Maddy O’Hurley, the youngest O’Hurley triplet, is preparing for her role in Take If Off (in which she plays the role of Mary, a stripper who pretends to be a librarian to Jonathan, a young, rich heir). When she and Reed Valentine of Valentine Records (who is backing the play) meet, sparks fly and they are drawn to each other although they are seeming the opposites on surface. But Reed has an cynical attitude towards relationship and fights against his feelings, afraid to hurt Maddy. Maddy on the other hand has a generous heart and isn’t afraid to share it with Reed.

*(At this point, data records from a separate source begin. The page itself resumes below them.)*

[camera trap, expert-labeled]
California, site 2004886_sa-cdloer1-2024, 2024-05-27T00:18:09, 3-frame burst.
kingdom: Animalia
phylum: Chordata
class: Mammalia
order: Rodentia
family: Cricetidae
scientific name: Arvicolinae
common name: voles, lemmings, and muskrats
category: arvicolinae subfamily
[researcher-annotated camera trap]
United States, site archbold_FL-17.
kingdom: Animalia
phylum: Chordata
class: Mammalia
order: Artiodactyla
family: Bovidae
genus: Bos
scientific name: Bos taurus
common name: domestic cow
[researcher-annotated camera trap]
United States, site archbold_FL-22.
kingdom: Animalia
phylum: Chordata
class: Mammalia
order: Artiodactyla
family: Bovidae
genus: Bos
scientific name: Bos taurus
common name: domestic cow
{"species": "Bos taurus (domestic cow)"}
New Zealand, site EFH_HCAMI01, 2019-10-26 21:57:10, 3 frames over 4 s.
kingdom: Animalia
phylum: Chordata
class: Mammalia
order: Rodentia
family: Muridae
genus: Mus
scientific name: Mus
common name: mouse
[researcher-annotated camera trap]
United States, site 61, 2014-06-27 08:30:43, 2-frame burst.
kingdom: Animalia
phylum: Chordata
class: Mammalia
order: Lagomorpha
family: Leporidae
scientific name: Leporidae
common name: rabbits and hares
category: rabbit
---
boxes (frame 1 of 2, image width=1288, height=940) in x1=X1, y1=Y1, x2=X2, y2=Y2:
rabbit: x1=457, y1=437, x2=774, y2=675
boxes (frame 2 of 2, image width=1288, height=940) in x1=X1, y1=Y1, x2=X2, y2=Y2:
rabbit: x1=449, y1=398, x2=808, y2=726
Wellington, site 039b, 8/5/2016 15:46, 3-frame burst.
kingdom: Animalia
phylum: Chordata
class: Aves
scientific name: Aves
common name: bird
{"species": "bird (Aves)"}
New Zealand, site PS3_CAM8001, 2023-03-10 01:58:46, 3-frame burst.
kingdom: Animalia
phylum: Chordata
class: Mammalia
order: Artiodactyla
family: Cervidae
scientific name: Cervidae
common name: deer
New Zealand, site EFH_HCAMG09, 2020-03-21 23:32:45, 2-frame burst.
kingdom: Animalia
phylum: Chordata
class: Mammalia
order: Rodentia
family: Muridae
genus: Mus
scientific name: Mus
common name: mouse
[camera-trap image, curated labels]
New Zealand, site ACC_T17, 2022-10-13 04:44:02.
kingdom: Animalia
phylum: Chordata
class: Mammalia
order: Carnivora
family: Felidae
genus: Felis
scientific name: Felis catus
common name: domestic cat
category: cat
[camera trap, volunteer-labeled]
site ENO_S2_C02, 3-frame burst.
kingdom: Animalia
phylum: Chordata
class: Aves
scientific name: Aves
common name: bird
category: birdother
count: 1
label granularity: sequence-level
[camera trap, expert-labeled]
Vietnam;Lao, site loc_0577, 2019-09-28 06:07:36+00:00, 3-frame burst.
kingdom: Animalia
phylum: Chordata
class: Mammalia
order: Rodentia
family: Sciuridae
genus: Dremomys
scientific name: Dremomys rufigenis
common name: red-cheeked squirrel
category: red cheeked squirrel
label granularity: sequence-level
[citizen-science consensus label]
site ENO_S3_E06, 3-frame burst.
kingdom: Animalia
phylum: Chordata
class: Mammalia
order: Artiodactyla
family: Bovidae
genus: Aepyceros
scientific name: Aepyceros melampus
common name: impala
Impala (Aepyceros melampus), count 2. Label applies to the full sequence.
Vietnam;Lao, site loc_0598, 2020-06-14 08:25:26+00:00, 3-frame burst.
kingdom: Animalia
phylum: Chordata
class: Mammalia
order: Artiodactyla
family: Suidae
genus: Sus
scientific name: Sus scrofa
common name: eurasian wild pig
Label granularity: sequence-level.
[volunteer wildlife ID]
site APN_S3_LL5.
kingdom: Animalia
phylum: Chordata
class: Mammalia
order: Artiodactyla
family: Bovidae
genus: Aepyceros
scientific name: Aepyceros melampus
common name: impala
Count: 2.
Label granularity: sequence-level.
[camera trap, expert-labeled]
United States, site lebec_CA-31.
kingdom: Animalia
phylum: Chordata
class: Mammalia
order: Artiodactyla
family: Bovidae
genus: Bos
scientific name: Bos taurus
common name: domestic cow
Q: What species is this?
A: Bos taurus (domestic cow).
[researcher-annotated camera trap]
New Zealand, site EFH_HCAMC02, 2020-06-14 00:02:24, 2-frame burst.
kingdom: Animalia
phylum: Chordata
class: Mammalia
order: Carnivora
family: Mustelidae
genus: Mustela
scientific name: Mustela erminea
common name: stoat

Will these two be able to overcome their differences and find happiness together?

I don’t know much about acting, dancing or theater in general – actually, my knowledge is zero. I knew so little, in fact, that all those technical terms flew right by me.

But while Dance to the Piper failed to teach me about various ballet positions and theater backstage, I still had a good time reading the story, just like I always did whenever I read a Nora Roberts.
Maddy’s vibrant, optimistic and bright character caught my attention immediately. She’s the kind of person I want to become – friendly with everyone, spontaneous, courageous and always equipped with witty comebacks – but my nature’s more reserved and shy, and with time I find it more and more difficult to fight against my nature.

Anyway, so Maddy totally overshadowed everything in the book but to be fair, the general storyline and secondary characters – Maddy’s fellow dancer, Wanda, and Reed’s father, for instance – added to my interest in the book.
Reed was a likable man even though he is not my type – but then again, he wasn’t Maddy’s either. His trauma is understandable but that does not mean that he did not frustrate me! Madeline is a woman of open emotions and honesty (finally, something we share) so sometimes Reed tried to do what he thought was right but ended up hurting her feelings.
Oh, well. All’s well that ends well. And in that aspect, you can’t do wrong by choosing a Nora Roberts book.